What the iSLEEPS Collection Contains

The iSLEEPS dataset fills this gap with 100 overnight recordings from adults who had an ischemic stroke within the previous month, all studied at a major neuroscience hospital in Bengaluru, India. Each participant spent a night connected to multiple sensors that captured brain waves, eye movements, muscle tone, heart rhythm, airflow, chest and belly movement, oxygen levels, snoring sounds, and body position. On average, each study lasted about eight hours, and together they add up to nearly 800 hours of data. Trained scorers, supervised by a sleep specialist, reviewed the recordings in 30‑second slices, labeling when the person was awake, in light sleep, deep sleep, or dreaming sleep, and marking breathing pauses, shallow breathing, drops in oxygen, and brief arousals.

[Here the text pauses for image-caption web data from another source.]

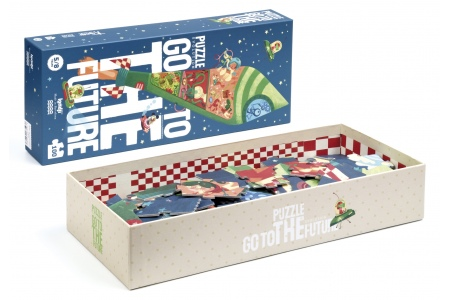 http://www.theo-et-mathilde.com/2480-thickbox/puzzle-go-to-the-future.jpg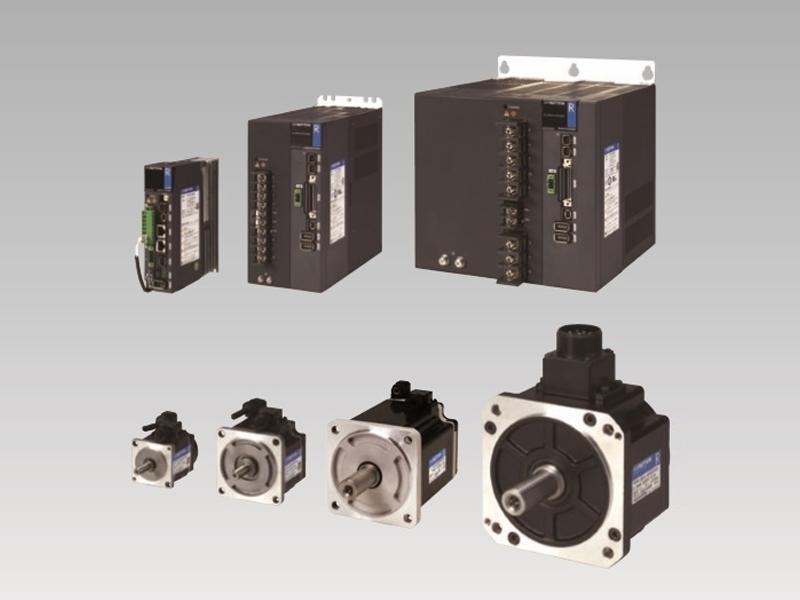Сервомоторы для электрических термопластавтоматов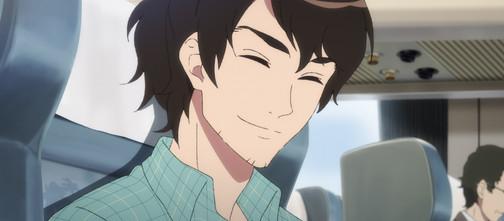 Christopher voices Jotaro Aragaki in new anime Gymnastics Samurai
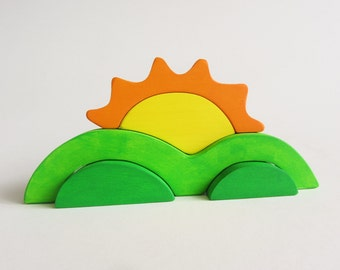 Sunrise Stacker Waldorf Wooden Toy- sun hills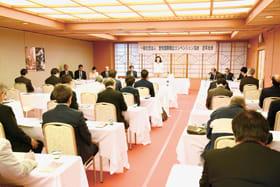 令和元年度の事業を決めた通常総会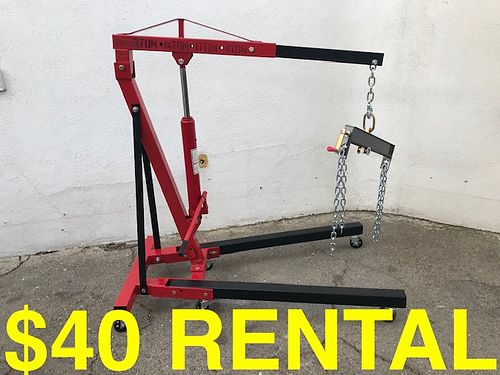 RENTAL 2 TON ENGINE HOIST - Cherry Picker wLeveler 40 per week  100 Depos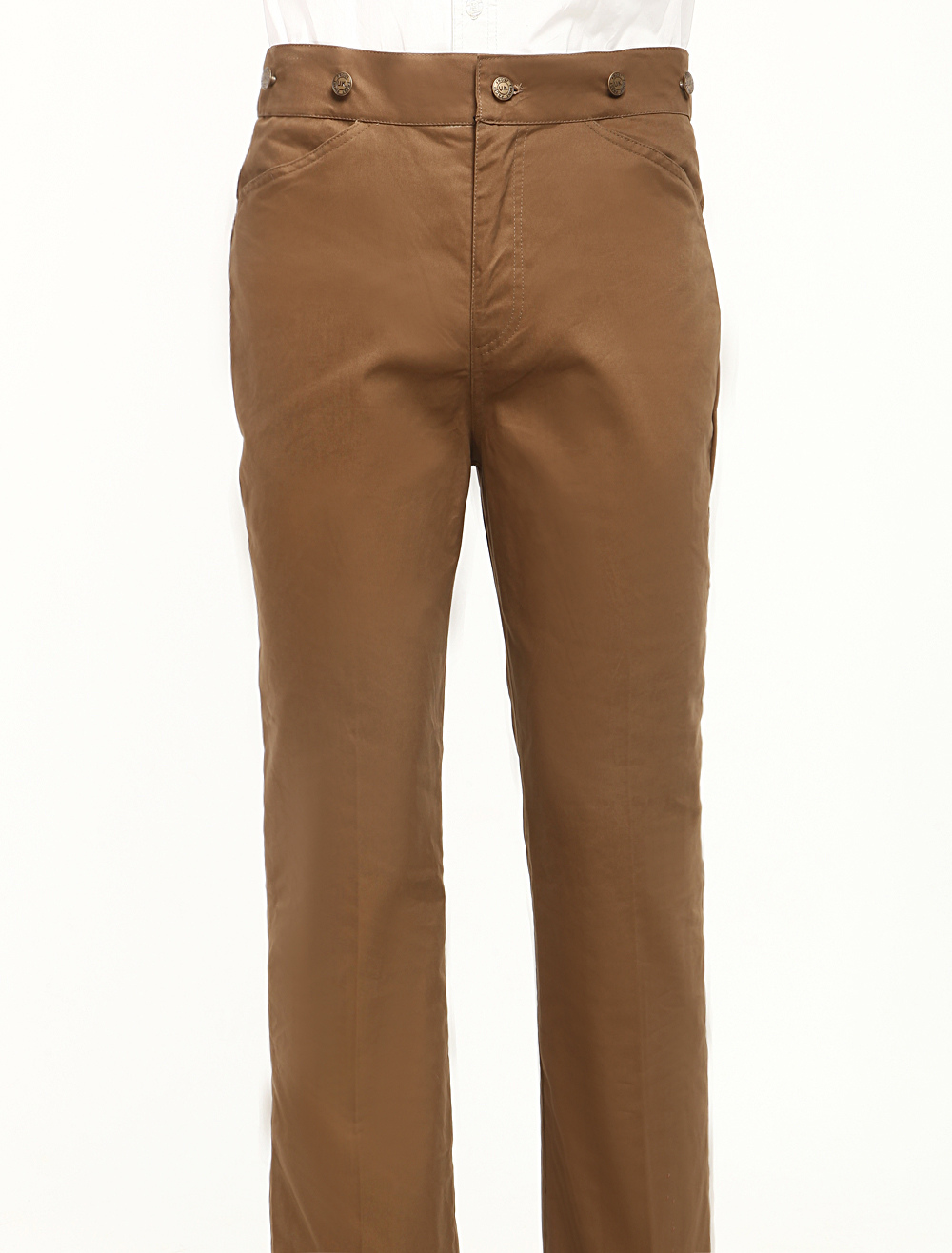 Modern Nut-brown Cotton Mens Steampunk Trousers $49.99 AT vintagedancer.com
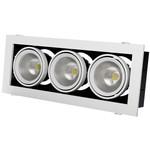 GRAZIOSO 3 LED 3х30 4000K silver clean
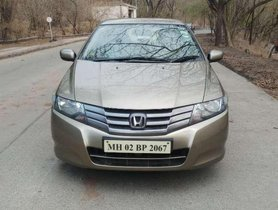 Used Honda City car 1.5 MT at low price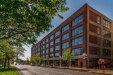 Photo of 4100 Forest Park Avenue , Unit 505, St Louis, MO 63108-2891 (MLS # 19070067)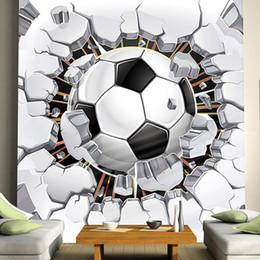 $enCountryForm.capitalKeyWord Canada - Wholesale- Cool! Football Photo Mural Custom Any Size 3D Boys Kids'Room Sofa Seamless Murals Wallpaper Rolls TV Background Wall Home Decor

Who the Patients Are and How Their Sleep Looks

The participants represent a real‑world mix of stroke patients: common conditions such as diabetes, heart disease, and obesity were not excluded. The average age is just over 50 years, with more men than women, reflecting the higher risk of sleep apnea in men. Analysis of the recordings shows that breathing problems during sleep are widespread in this group. Only a small minority have normal breathing, while most fall into mild, moderate, or severe apnea categories based on how many breathing disruptions occur per hour of sleep. The dataset carefully tallies different types of events—such as obstructive apnea, when the airway collapses; central apnea, when the brain briefly stops sending breathing signals; and hypopnea, a partial reduction in airflow—along with how often they happen at each severity level.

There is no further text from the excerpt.